1.2.1 Measures of Nash-equilibrium-shifting variables \(n\), \(c\), and \(s\)

In Tables 1, 2, and 3, we associate country size (\(n\)) mainly with log real GDP, production costs (\(c\)) mainly with log GDP-per-capita, and trade costs (\(s\)) mainly with a trade cost index. For instance, this is the case throughout Tables 1 and 2. The source of the data on real GDP and GDP per capita is the World Bank’s World Development Indicators 2008. The trade cost index is published by the World Economic Forum and has kindly been provided by Keith Maskus.

In the sensitivity analysis (Table 3), we use log population instead of log real GDP as an alternative measure for \(n\), log manufacturing wages per worker instead of log GDP per capita to measure production costs \(c\), and log unilateral cost–insurance–freight/free-on-board (c.i.f./f.o.b.) ratios of goods trade flows as a measure of trade costs (\(s\)). These variables are taken from the following sources. Population is based on figures in the World Bank’s World Development Indicators. Average wages per worker in manufacturing stem from United Nations Industrial Development Organization’s Industrial Statistics Database. To calculate unilateral c.i.f./f.o.b. ratios, we use bilateral aggregate goods trade data from the United Nations’ World Trade Database. More specifically, we take all countries’ imports from a given economy and divide them by this country’s exports into all economies in our sample in a given year. Theoretically, this ratio should be larger than unity and the deviation from unity should measure unilateral trade costs in a given year with the covered countries. It is well known that c.i.f./f.o.b. ratios are not a perfect measure of trade costs, since they are prone to measurement error. However, Limão and Venables (2001) illustrated that they are at least systematically correlated with (for most countries unobserved) true trade costs.

────

USING THE INFORMATION ▸
A. Answer these questions about the passage on measures of country size, production costs, and trade costs:
(i) Which publication supplies the data on real GDP and GDP per capita?
(ii) In the sensitivity analysis, what variable replaces log GDP per capita as the measure of production costs?
(iii) According to Limão and Venables (2001), what are c.i.f./f.o.b. ratios at least systematically correlated with?
B. Carry on the passage about measures of country size, production costs, and trade costs, starting after its last sentence.

Stored records ▸
────

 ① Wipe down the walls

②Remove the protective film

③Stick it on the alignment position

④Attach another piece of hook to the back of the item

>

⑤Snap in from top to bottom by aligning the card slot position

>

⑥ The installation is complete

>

────

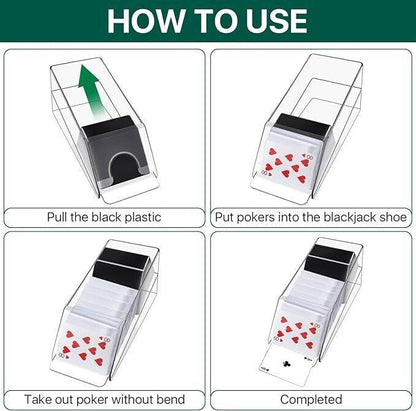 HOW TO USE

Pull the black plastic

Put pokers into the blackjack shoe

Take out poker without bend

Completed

────

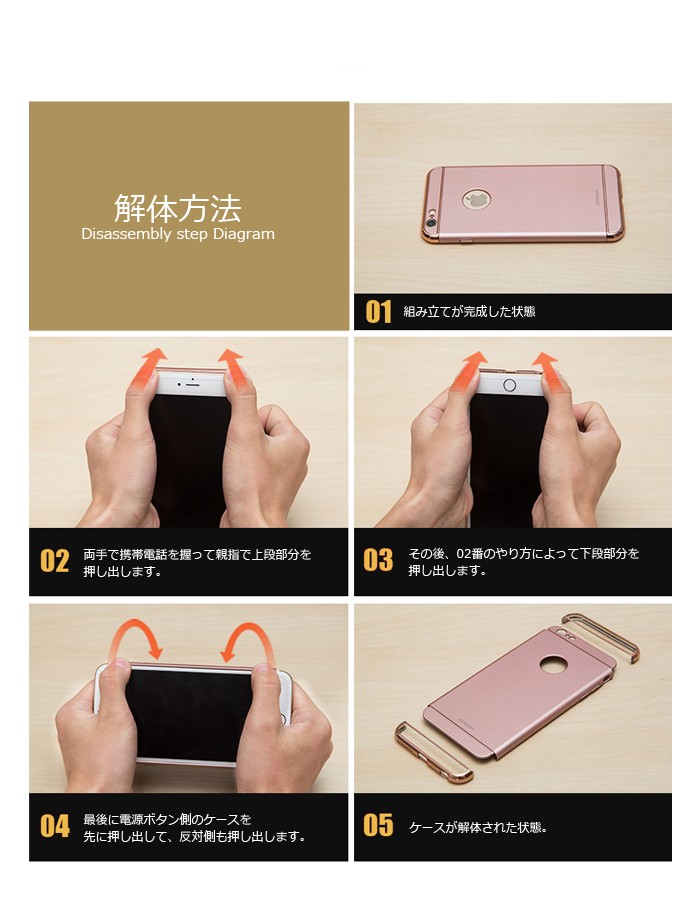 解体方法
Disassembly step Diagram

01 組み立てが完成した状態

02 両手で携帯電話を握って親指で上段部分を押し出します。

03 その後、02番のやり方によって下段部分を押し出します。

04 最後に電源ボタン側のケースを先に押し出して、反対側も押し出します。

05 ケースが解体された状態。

────

ANSWERS BY TASK ▸
A.
(i) The World Bank's World Development Indicators 2008.
(ii) Log manufacturing wages per worker.
(iii) True trade costs, which for most countries are unobserved.

B.
1.2.2 Measures of the strength of interdependence between domestic and foreign tax rates

In Tables 1, 2, and 3, we pursue a variety of approaches to weight foreign countries’ tax parameters, i.e., to parameterize the channel and the decay of tax competition in some metric. Since economic integration is a key factor determining tax competition in our theoretical analysis, our benchmark results in Table 1 are based upon “natural” goods-trade-weighted tax parameters. For this, we take bilateral exports among all countries in our sample for the years 1982–2000 from United Nations’ World Trade Database. How we then proceed to obtain “natural” bilateral (export plus import) trade weights is described in the last subsection of this Appendix.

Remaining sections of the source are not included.